> **Things to do**
**A)** Answer these questions using the text on reducing windshield reflection:
(i) Which earlier U.S. application does the text claim priority from, and when was it filed?
(ii) What change in modern, aerodynamic cars can cause more reflections from the dashboard into the driver's field of view?
(iii) Besides sources of information, what else on the dashboard may reflect light onto the windshield?
**B)** Write the next part of the text on reducing windshield reflection, beginning after its final sentence.

REFERENCE TO RELATED APPLICATIONS This application is a continuation-in-part and claims the benefit of priority under 35 USC 120 of U.S. application Ser. No. 11/378,510, filed Mar. 17, 2006. The disclosure of the prior application is considered part of and is incorporated by reference in the disclosure of this application.
TECHNICAL FIELD This description related to reducing reflection.
BACKGROUND Light from sources of information on the dashboards of automobiles can cast images on the windshield that are superimposed on the driver's or passenger's view through the windshield. Liquid crystal displays (LCDs) and other modern display devices used for information, navigation, and entertainment systems create lager sources of such reflected images than the basic displays of radios and other instruments used in the past. The increasing angle of windshields in modern, aerodynamic cars can result in more reflections from the dashboard into the driver's field of view.
Light may also reflect from design features on the dashboard and cast images on the windshield that are superimposed on the driver's or passenger's view through the windshield.

> **Dataset records**
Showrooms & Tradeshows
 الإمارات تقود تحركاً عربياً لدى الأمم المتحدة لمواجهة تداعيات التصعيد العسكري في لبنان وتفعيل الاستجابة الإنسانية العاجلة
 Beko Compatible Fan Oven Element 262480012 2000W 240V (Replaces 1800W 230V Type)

* * *

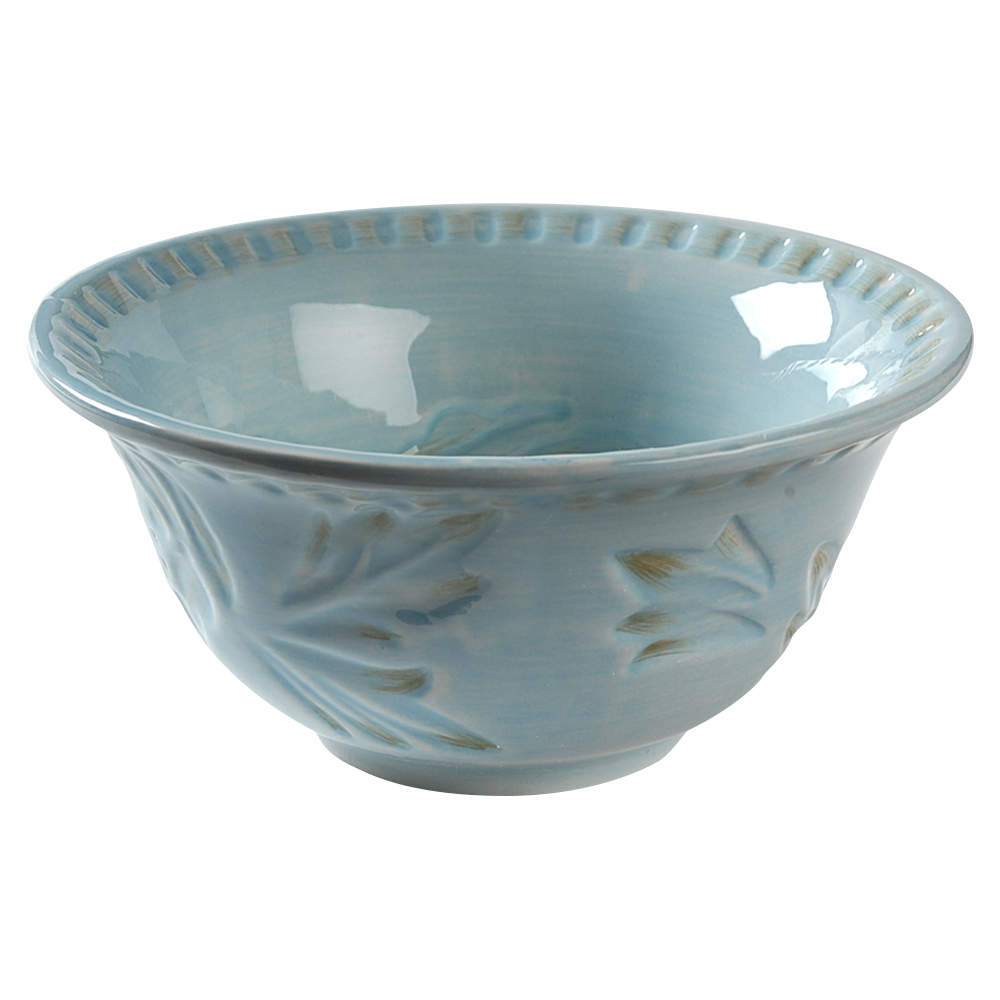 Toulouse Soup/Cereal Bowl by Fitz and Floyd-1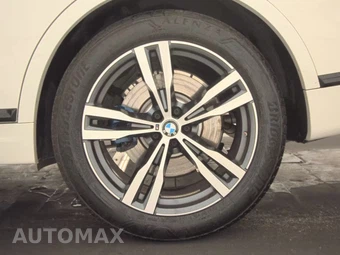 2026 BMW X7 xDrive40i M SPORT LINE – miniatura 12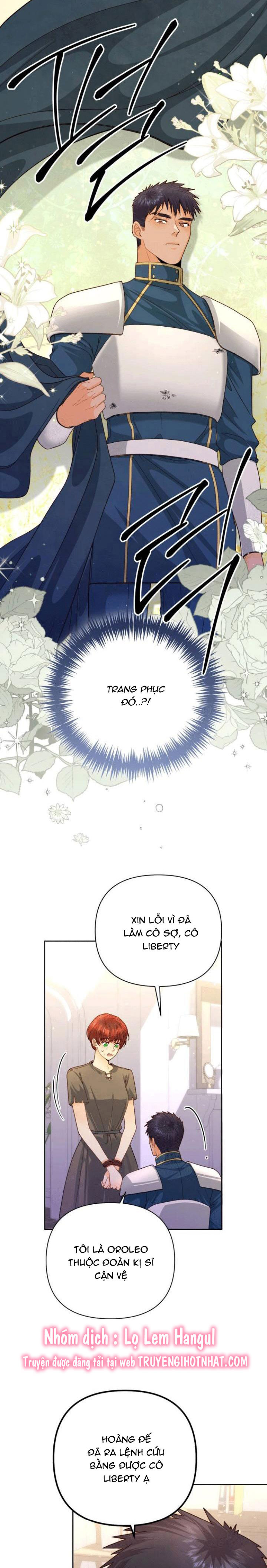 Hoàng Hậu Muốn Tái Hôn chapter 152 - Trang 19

---

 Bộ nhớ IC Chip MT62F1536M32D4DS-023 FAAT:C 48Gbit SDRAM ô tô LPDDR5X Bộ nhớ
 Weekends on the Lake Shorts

> **Set of answers**
**A)**
(i) U.S. application Ser. No. 11/378,510, filed Mar. 17, 2006.
(ii) The increasing angle of windshields.
(iii) Design features on the dashboard.

**B)**
SUMMARY In general, in one aspect, an apparatus includes an object having a surface that is positioned proximate to a window such that an image of the surface is reflected from the window in at least some lighting environments, and a polarizing layer positioned between the surface and the window, the polarizing layer having a polarizing axis that is positioned to reduce visibility of the image reflected from the window.
Implementations may include one or more of the following features. The window is a vehicle windshield. An antireflection layer is included. The polarizing layer includes stretched and dyed plastic film. The polarizing layer includes a polarizing coating. The polarizing axis is substantially parallel to a viewing direction through the window. The surface has a primarily diffuse reflection. The surface has a primarily specular reflection. The object is a design feature on a dashboard. The object is a speaker bezel. The object is a design feature on a rear package shelf. The polarizing layer is affixed to the surface.
In general, in one aspect, a method includes decreasing a reflection of light from a surface, the light reflecting from a vehicle window, by placing a polarizing layer between the surface and the vehicle window, the polarizing layer being configured to absorb a polarization state of the light source.
Implementations may include one or more of the following features. The polarization state is substantially s-polarization for the reflection from the vehicle window. The method includes affixing the polarizing layer to the surface.
DESCRIPTION FIG. 1 is a schematic side view of a driver in a car.
FIG. 2A is a diagram of reflection of light showing polarization components.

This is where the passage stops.